For writers, one way of measuring the passing of years that culminate in the experience of human life is in a memoir. Over the past year, the South African literary landscape has been enriched by the publishing of astonishing, brilliant memoirs that include Sisonke Msimang’s Always Another Country, Thuli Nhlapo’s Colour Me Yellow, Sara-Jayne King’s Killing Karoline and Siya Khumalo’s You Have to Be Gay to Know God.

Each of these books offers diverse and intersecting personal narratives, revealing as much about the authors as they do about what it means to be and become against a South African backdrop.

Iman Rappetti’s Becoming Iman enters this domain as a deeply vulnerable, achingly honest, hilarious and vibrant narrative of a life punctuated by difference and change. In a series of vignettes, she journeys from her upbringing as a mixed-race child in Durban’s Reservoir Hills to her religious conversion, her move to Iran and her return to South Africa, with a refreshing frankness and studied observations of race, religion and gender.

[Iman Rappetti’s memoir is a vulnerable, honest, funny and vibrant narrative from the journalist (Pan Macmillan)]

Each chapter holds significant moments, functioning as critical insights into the shaping of a life. On the surface, the memoir tells the story of how the young Vanessa morphs into Iman, the radio and television broadcaster and journalist known across South Africa.

However, this seemingly simple progression belies the many layers that both hold the narrative and give it weight, shape and depth.

Life, as we all discover, is not a progression that follows neat logic — we become who we are in tiny shifts along the same path. Change can be abrupt, forceful and even surprising. When we reflect on the journeys we’ve travelled, the difference can be so stark as to render all the people we have been almost indistinct from each other.

These people, all facets of our deepest selves, may have never been friends, sat in the same room or even held a polite conversation. Yet they all form part of who we are. Sometimes this change in personhood is marked by having a tattoo, moving across continents or adopting a new name. At other times, it barely registers on our radar, only becoming visible after the passage of large tracts of time.

I met Rappetti as a frequent guest on her Power FM radio show. As I walked into our first meeting, fairly new to the city, I was struck by her familiar accent. Later, it would frequently curve around a “what-kind stekkie”, as I entered the studio, and seemed instantly to collapse the distance between Johannesburg and Durban through our shared slang. It never failed to produce in me a nostalgic ache for home.

I felt the same ache years later as I read her memoir on a flight back from the Franschhoek Literary Festival, where we had reconnected. The book is peppered with meals I recognise, people I identify with and a vernacular that now sounds like poetry to me.

“Hawu, don’t vat me.”

“Where you vying?”

“Yoh, that stekkie is a GF!”

These are the voices of my childhood: the exchanges I heard outside my sister’s house in Wentworth, the slang we spoke on the streets, code-switching with finesse across contexts.

As experiences from the Western Cape continue to centrally define what it means to be coloured, reading about another way of being registered as relief and rapture.

There are multiple ways of being coloured, mixed race and even both, nestled into the corners of our country, often pulsing beneath more dominant narratives.

Rappetti captures a sensory experience that made me relish the smells and sounds of home.
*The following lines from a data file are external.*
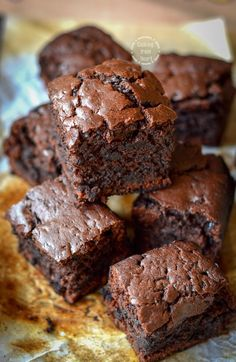 Walnut Fudge Brownies Handle The Heat. How To Make Sizzling Walnut Brownie Recipe By MasterChef . The EASIEST Cheesecake Brownies I Heart Naptime. Mini Desserts, Eggless Desserts, Eggless Recipes, Eggless Baking, Easy Desserts, Baking Recipes, Dessert Recipes, Yummy Recipes, No Egg Desserts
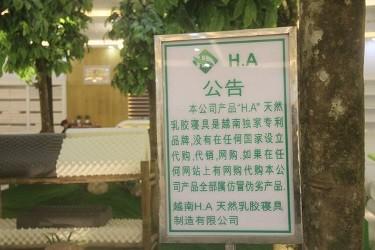 """Vụ """"cấm cửa"""" người Việt: Sai quy định nhưng không có chế tài xử lý!"""
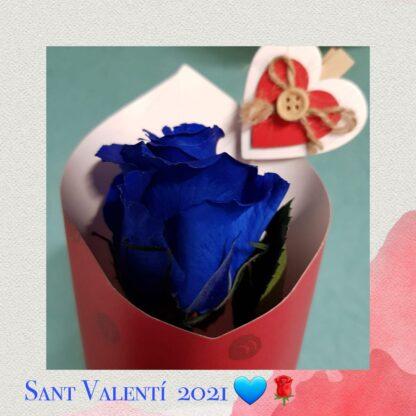 Rosa eterna y preservada de color azul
Sticky fingers after eating beans and trotters. Swirled hair, carefully kept silky under stocking caps. Being pulled from sleep and pushed into the routine of Saturday-morning cleaning.

It is a reminder of the importance of representation — of seeing people who share your experience in the lines of books, in images on screens and reflections in references.

In Becoming Iman, this recognition is familiar and familial and yet also profoundly different. One of the book’s strongest contributions is how it reveals that being mixed race is not simply a combination of the apartheid categories of black and white. Rappetti explores the contestation between her Indian and coloured roots, echoing experiences across the two communities that exist side by side yet still wrestle with tensions, stereotypes and bigotry that create vast distances between them.

She relates how her father was shunned by his wealthy family after marrying a coloured woman, and how this marked their lives in unalterable ways. She reveals how in a context where racial borders masquerade as clearly defined, mixed identities and different experiences are difficult to reconcile.

She writes: “My neither-here-nor-there-ness cheated me out of a solid identity. I was coloured in Unit 13 and Indian in Red Hill, and each social setting amplified the stigma of not being completely enough or worthy of either.”

She embraces all the aspects of what this mixed existence means as it pervades her metaphors and language, exploring the beauty and backgrounding the ugliness and pain.

A further strength lies in the way Rappetti writes about her conversion to Islam with compassion and colour, even as she now stands at a distance from this version of herself. It provides important insight into a world pervaded by the ugliness of Islamophobia.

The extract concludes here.